結構、トイレってお店の密かな、いや、大きく趣味が見えておもしろいんですよね。
んんん・・・
行けばよかったです。。
てる坊、もちろん、
もっともっと行きたいとこ、あったの。
でも、体ひとつだから・・・(涙)
遊び心が一杯で何かホノボノしました。
次回はもっと「てる坊」とか「和」とかマイナーで良い店も狙ってみると面白いかも っね!

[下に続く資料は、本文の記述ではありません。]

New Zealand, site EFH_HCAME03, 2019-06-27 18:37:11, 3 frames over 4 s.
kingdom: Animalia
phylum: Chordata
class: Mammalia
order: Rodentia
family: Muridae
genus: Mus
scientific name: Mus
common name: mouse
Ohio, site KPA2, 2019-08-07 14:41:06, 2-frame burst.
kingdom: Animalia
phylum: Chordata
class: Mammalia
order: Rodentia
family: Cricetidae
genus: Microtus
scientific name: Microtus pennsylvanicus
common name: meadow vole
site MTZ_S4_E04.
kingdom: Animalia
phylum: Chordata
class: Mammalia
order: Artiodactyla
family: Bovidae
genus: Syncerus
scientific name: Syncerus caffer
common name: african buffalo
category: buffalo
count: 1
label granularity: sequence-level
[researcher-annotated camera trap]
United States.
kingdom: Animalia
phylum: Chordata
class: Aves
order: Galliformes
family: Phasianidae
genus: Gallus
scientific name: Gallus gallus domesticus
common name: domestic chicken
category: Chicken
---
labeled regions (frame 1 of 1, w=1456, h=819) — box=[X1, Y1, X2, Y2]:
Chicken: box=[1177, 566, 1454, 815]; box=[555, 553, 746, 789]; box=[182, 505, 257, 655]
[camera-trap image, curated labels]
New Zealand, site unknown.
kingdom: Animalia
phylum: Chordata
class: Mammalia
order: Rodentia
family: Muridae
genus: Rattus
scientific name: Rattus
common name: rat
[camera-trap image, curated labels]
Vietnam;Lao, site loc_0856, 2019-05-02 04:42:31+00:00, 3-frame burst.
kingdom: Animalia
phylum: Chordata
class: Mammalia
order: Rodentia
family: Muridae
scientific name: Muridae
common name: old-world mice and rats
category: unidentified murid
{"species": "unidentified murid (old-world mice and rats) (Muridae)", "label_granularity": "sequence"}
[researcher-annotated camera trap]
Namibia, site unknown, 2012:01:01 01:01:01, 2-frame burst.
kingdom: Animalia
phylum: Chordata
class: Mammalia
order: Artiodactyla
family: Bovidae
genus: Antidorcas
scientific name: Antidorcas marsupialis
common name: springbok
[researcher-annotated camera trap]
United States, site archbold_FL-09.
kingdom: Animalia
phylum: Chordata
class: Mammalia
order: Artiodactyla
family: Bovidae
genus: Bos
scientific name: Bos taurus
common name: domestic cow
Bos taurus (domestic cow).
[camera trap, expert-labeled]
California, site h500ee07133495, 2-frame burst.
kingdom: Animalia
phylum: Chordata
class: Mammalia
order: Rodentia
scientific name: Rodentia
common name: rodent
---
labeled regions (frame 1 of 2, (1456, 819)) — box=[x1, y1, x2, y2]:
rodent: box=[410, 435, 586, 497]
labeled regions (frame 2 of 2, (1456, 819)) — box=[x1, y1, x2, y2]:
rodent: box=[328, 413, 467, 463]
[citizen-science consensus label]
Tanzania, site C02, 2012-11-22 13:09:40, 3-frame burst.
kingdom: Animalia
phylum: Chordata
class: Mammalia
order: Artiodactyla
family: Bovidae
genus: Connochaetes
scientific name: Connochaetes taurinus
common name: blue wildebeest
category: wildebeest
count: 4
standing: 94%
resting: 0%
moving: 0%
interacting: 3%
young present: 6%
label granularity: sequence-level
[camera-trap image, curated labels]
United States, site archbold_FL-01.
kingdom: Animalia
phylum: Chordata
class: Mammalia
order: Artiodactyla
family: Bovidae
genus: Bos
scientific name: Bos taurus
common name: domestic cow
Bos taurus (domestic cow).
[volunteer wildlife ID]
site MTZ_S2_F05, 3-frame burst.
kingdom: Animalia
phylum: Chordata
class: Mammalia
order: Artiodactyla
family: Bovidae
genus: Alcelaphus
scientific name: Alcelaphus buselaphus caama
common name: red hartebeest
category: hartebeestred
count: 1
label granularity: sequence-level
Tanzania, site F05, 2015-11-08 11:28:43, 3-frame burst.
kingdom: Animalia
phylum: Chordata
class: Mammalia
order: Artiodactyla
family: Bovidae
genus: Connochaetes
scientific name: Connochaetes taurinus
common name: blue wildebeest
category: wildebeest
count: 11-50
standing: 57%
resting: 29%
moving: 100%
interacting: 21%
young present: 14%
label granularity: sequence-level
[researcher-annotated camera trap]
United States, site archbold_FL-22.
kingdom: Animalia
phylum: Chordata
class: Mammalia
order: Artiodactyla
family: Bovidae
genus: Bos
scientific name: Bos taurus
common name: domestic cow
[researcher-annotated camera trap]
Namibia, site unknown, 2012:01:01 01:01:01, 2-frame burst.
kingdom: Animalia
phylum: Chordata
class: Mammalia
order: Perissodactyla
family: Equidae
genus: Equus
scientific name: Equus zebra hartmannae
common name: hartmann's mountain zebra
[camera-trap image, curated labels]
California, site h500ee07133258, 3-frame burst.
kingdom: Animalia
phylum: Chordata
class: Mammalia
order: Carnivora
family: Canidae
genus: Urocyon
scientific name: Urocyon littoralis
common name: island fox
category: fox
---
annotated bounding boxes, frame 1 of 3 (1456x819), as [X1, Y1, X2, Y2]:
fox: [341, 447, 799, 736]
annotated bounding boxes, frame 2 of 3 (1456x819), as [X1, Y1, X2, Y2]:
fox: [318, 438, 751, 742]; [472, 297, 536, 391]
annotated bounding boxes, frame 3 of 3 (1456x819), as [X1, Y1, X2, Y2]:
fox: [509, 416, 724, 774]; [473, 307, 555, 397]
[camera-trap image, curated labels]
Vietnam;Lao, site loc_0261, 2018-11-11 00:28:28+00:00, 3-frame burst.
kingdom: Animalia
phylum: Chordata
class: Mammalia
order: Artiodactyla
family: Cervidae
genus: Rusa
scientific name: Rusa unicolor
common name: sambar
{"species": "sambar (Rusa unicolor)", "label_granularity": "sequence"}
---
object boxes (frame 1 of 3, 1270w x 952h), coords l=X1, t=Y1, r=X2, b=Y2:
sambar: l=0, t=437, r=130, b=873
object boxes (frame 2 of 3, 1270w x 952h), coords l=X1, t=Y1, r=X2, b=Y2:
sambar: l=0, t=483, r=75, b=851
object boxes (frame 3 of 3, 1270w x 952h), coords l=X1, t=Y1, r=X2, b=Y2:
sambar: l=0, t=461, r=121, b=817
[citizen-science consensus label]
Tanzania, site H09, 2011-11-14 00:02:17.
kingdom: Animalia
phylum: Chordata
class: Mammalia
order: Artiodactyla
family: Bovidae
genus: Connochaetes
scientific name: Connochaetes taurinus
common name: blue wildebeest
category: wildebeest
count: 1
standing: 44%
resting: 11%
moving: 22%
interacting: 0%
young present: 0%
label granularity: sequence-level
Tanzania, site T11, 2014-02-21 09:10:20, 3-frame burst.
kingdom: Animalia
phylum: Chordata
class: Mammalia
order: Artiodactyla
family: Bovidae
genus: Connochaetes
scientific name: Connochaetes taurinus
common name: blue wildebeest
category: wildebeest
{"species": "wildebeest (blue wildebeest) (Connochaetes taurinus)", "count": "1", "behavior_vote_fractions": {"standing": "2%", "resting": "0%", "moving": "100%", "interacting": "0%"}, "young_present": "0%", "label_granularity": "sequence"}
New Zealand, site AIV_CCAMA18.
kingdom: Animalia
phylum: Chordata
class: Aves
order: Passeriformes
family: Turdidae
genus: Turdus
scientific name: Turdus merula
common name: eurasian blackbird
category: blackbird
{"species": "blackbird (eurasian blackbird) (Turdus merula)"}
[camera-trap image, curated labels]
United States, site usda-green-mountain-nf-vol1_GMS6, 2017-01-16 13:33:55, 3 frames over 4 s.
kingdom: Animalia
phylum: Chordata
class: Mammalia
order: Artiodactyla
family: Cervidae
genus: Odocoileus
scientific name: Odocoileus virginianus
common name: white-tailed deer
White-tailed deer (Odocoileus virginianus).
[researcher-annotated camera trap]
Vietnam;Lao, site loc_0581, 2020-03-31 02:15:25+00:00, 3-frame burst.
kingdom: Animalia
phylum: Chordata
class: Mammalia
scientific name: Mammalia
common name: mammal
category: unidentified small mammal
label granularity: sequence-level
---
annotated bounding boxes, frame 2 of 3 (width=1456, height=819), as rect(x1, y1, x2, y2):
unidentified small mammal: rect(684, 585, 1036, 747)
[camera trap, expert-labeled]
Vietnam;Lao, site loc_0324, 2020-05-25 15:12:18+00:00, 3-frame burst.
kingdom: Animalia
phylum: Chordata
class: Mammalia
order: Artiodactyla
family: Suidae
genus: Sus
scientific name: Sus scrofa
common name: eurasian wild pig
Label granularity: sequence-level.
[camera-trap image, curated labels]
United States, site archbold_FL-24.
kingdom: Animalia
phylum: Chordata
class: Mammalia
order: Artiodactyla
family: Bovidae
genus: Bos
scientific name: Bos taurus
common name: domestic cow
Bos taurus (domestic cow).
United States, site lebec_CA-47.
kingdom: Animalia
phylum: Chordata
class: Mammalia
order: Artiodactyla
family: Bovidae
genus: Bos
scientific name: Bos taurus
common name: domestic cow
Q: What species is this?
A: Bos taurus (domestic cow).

福島は、あと三軒行きたいお店があったのですが、休日との兼ね合いで行けず・・・
次回、回りたいです。
楽しい街ですよね(^^)
「売れても占い商店街」
そうそう!私もこの旗を見て、ひとりでくすくす笑ってしまいました♪
(どうして占いのお店が多いのかしら~??)
福島は占いの店が多かったでしょ! 「売れても占い商店街」がキャッチフレーズです。
聞いていれば・・・・・・・・
そうそう、すぐに!とは行けないかもしれませんが、大阪もまた是非行きたいです。
あやめ池の?
え?マタタビな蕎麦?
あーん。。。
帰ってきちゃったのにぃぃ。。(滝涙)
今度は、大阪奈良ツアーかしら。。
やはり、こちらには(あたり前ですが)行かれていたんですね♪
すっかり気に入ってしまいました。
聞いていれば、細打ちも頂いてみたかったです。
松ちゃん・・
うふふ、そうかも(^^)
でも、ちゃーんと、たこやきに、うどんに、お好み焼きに、じゃがいもスープ(?)も食べてきました♪
やっぱり本場のたこやきにお好み焼きは、まったく違うシロモノと思った次第です。
熊本は、大昔に黒川温泉に行きました♪
(でも、ラーメンは食べてない・・・汗)
お元気そうで・・・(^^)。(ブログから)
ちょっと前にも行かれていたみたいですね♪
私も、ビリケンさんと記念撮影してきました。
そうそう、このお蕎麦屋さん、いいですよ。
ぜひ、行かれて見てください。
>粗挽きフェチ
ンン~~ンッ
おしかった
あやめ池の「彦衛門」は 粗挽きフェチに マタタビだったのに レベル高いですよ
ついでに子持ちコンニャクもありますよ
勿体なかったな!!
「からに」は見た目にやられる「粗挽き」より見た目の地味な「細切り」のほうがレベルが高いと思いますよ。
まあ、日々変わるから何とも言えませんが。
細切りの粉を挽く臼が良いんだろうな・・
そうそう行けないでしょうが、これは絶対に食べておいた方が・・・細切り・・
ここは粗挽きよりは細切りのほうがお勧めなのですが、粗挽きフェチだから仕様がないか。
この前まで比婆在来だったのですが、四国になっていました?また行ってみよう。おっしゃるように酒飲みには最高の店です。奥さんもかわいいしね。蕎麦を打つのはダウンタウンの松ちゃんです。
どこでもご当地ものがあって、私なんかは、それに流されるのですが、あくまで蕎麦を追及するyukaさんを尊敬します。(まじめに)
大阪ではお好み、四国ではうどん、熊本ではラーメン。
そういえば、久しぶりに本場の熊本ラーメン食べたいな。
最近はどこでも食べれますけど、本場の味は、材料が同じでも違うんですよね。
子供の頃から、熊本で数十年ラーメン食いたおした男より。